I don't use Flash at all (In fact, I don't even use Linux compat at all)


----------



## vivek (Apr 27, 2011)

Hardcore UNIX users go with Lynx  no addon and no javascript stuff! 

BTW, it is using 502MB here.


----------



## Carpetsmoker (Apr 29, 2011)

vivek said:
			
		

> Hardcore UNIX users go with Lynx  no addon and no javascript stuff!



netcat and a pipe to less!


----------



## graudeejs (Apr 29, 2011)

Carpetsmoker said:
			
		

> netcat and a pipe to less!



No, use tcpdump


----------



## Carpetsmoker (Apr 29, 2011)

drhowarddrfine said:
			
		

> An urban myth dating back to pre-version 2.5 days. Any memory leaks in FF that a user would notice were solved by then. Memory issues nowadays are related to add-ons by 3rd parties.



Firefox, _by design_ highly encourages usage of 3rd party add-ons/extensions.
Furthermore, firefox apparently allows these extensions to cause memory leaks.

Isn't it fair to say this is a problem with firefox itself?


----------



## drhowarddrfine (Apr 29, 2011)

Carpetsmoker said:
			
		

> Isn't it fair to say this is a problem with firefox itself?


Then all extensions would have leaks. Most don't. Properly coded add-ons won't have them. Of course, you could say FF should have protections in place against such things but others might say that's not its job.
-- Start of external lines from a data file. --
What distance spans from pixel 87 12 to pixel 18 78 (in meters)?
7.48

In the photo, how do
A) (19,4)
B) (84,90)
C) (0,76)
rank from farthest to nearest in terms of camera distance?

They do have a page up of the worst offending add-ons.


----------



## bbzz (Apr 29, 2011)

Not trying to turn this into flame war (if it hadn't turn already), but Firefox _always_ had memory/performance issues on all of my FreeBSD machines. No exceptions. More than several tabs of web content and its fried. I had FF use up to 1.5 GB of memory regularly. Opera always had upper hand when it comes to performance, speed and usability. It punches (most) of the addons you'll ever need in 10MB. 
Anyway never understood why people like FF _just_ because its opensource and Opera is closed source. 
Open source doesn't equal quality software and vice versa. Linux is open, but it still sucks.


----------